-------- Material to process --------
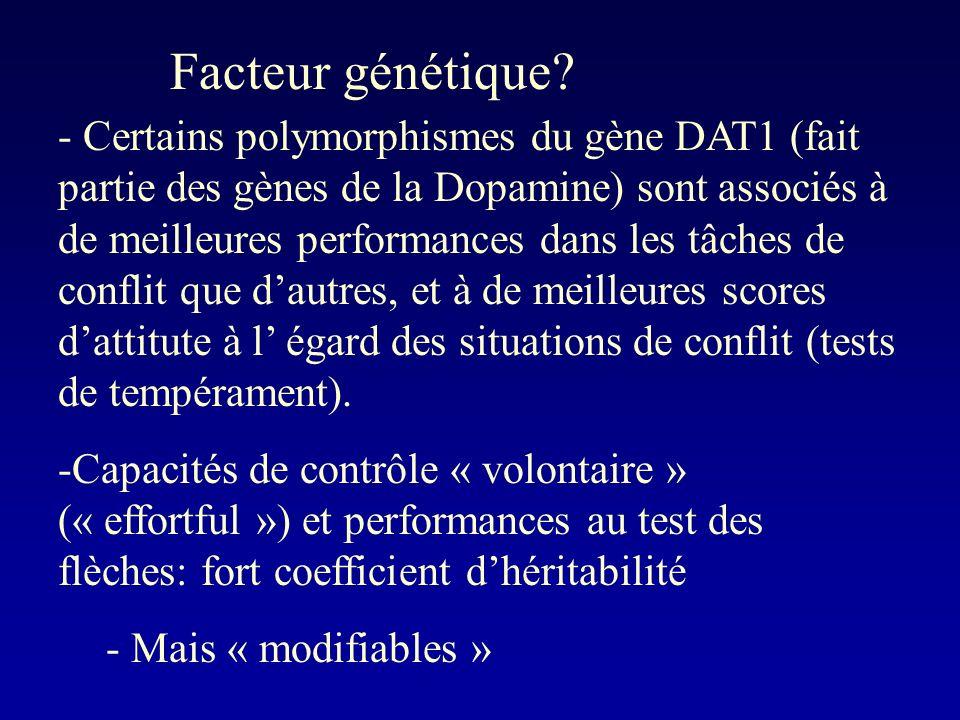 - Certains polymorphismes du gène DAT1 (fait partie des gènes de la Dopamine) sont associés à de meilleures performances dans les tâches de conflit que dautres, et à de meilleures scores dattitute à l égard des situations de conflit (tests de tempérament).
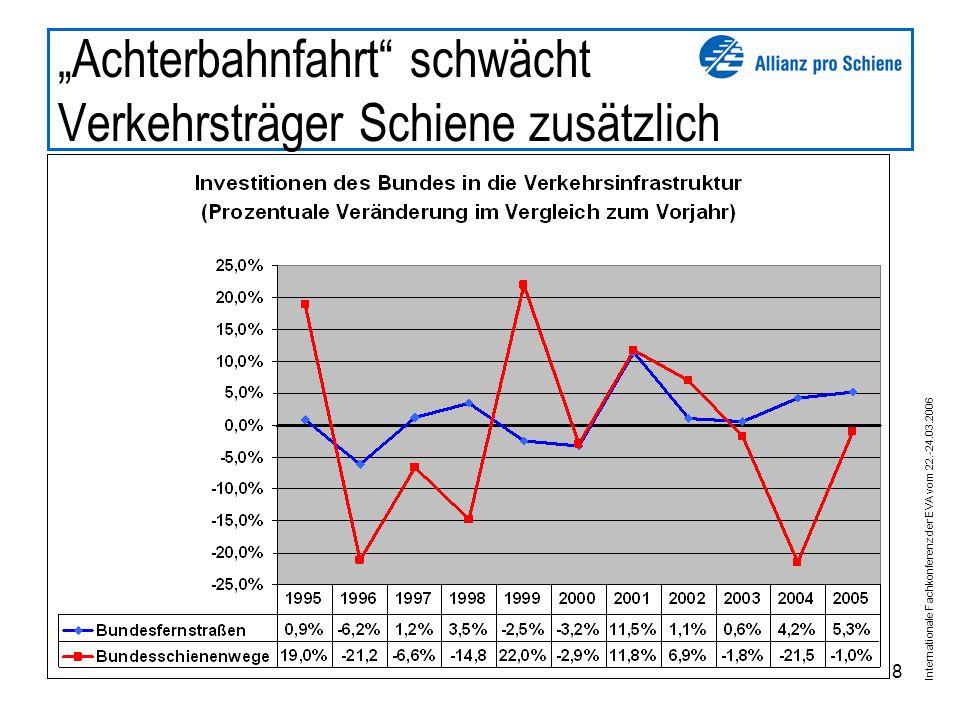 Internationale Fachkonferenz der EVA vom 22.-24.03.2006 8 Achterbahnfahrt schwächt Verkehrsträger Schiene zusätzlich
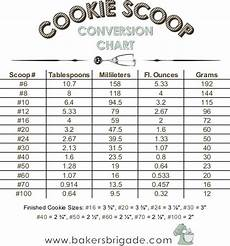 Foodservice Scoop Sizes Chart Cookie Scoop Size Chart Calculate Tablespoons Ounces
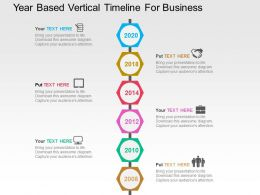 Year Based Vertical Timeline For Business Flat Powerpoint Design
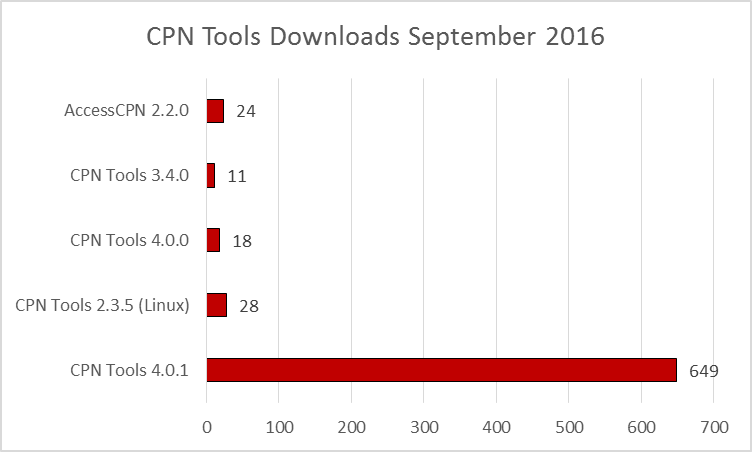 cpn-tools-downloads-201609
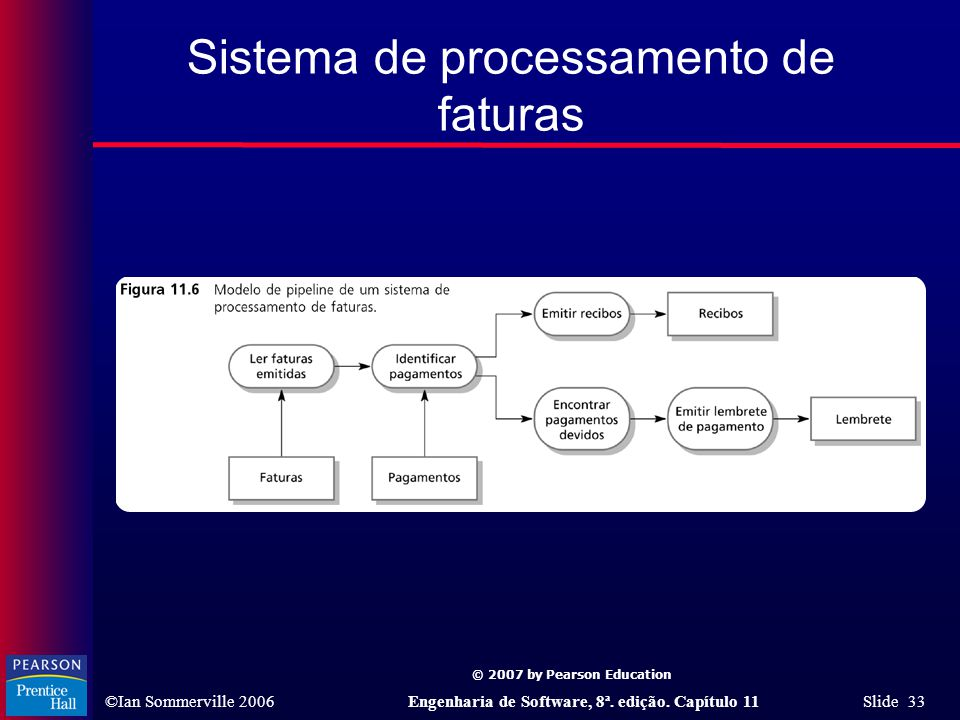 Sistema de processamento de faturas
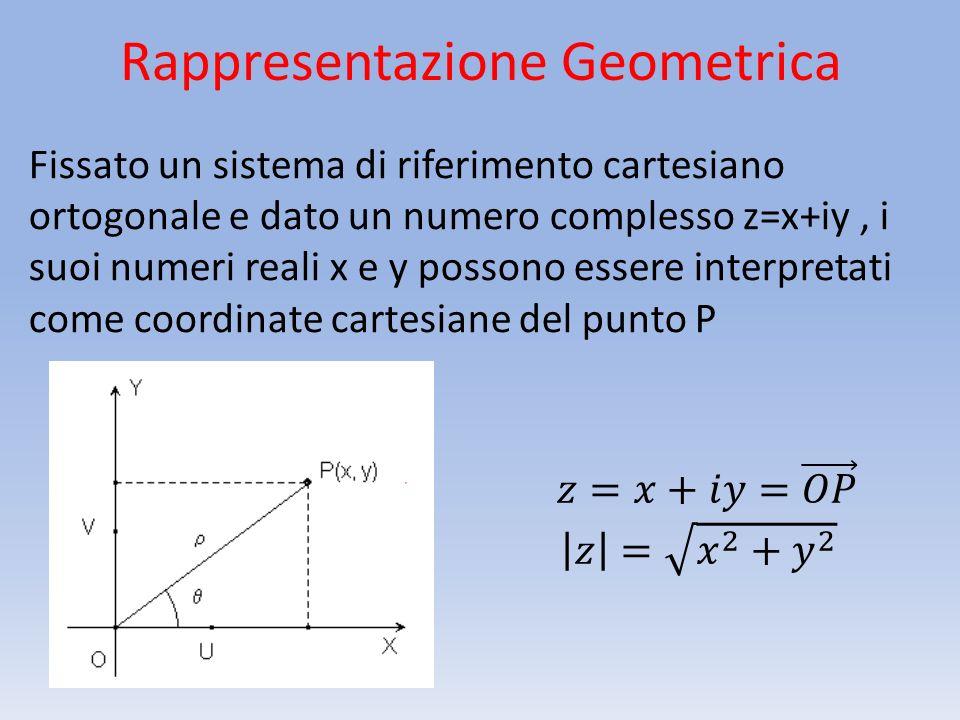 Rappresentazione Geometrica Fissato un sistema di riferimento cartesiano ortogonale e dato un numero complesso z=x+iy, i suoi numeri reali x e y possono essere interpretati come coordinate cartesiane del punto P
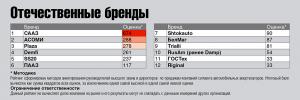 рейтинг отечественные бренды амортизаторов в России 2017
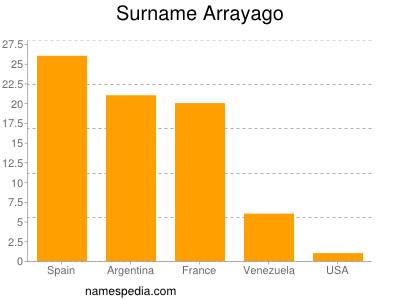 Surname Arrayago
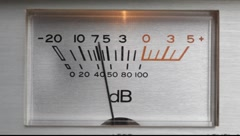 An analog VU meter Stock Footage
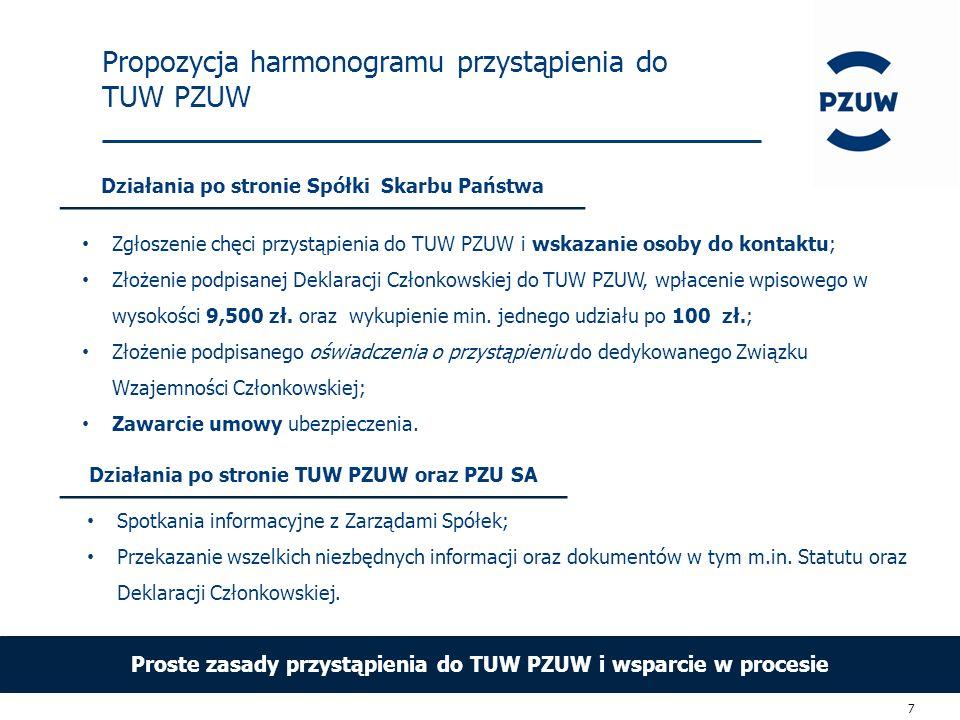 Podstawowe zasady funkcjonowania PPE 18 Podstawą funkcjonowania PPE jest ustawa o pracowniczych programach emerytalnych z 20 kwietnia 2004 r.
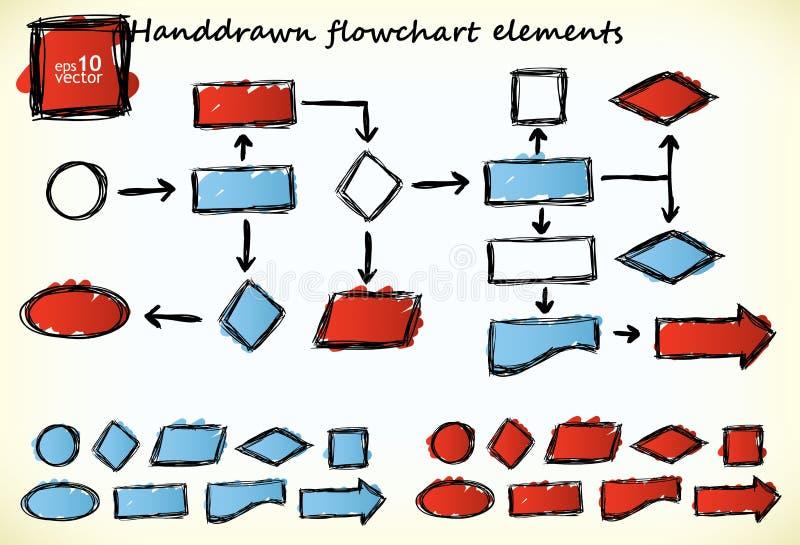 Нарисованный вручную схема технологического процесса иллюстрация вектора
--------
■ **Exercise**
Apart from the images, please copy every line of the data exactly as written.

■ **Solution for this exercise**
 - Certains polymorphismes du gène DAT1 (fait partie des gènes de la Dopamine) sont associés à de meilleures performances dans les tâches de conflit que dautres, et à de meilleures scores dattitute à l égard des situations de conflit (tests de tempérament).
 Internationale Fachkonferenz der EVA vom 22.-24.03.2006 8 Achterbahnfahrt schwächt Verkehrsträger Schiene zusätzlich
 Foodservice Scoop Sizes Chart Cookie Scoop Size Chart Calculate Tablespoons Ounces
 Year Based Vertical Timeline For Business Flat Powerpoint Design
 cpn-tools-downloads-201609
 Sistema de processamento de faturas
 Rappresentazione Geometrica Fissato un sistema di riferimento cartesiano ortogonale e dato un numero complesso z=x+iy, i suoi numeri reali x e y possono essere interpretati come coordinate cartesiane del punto P
 рейтинг отечественные бренды амортизаторов в России 2017
 Surname Arrayago
 An analog VU meter Stock Footage
 Podstawowe zasady funkcjonowania PPE 18 Podstawą funkcjonowania PPE jest ustawa o pracowniczych programach emerytalnych z 20 kwietnia 2004 r.
 Нарисованный вручную схема технологического процесса иллюстрация вектора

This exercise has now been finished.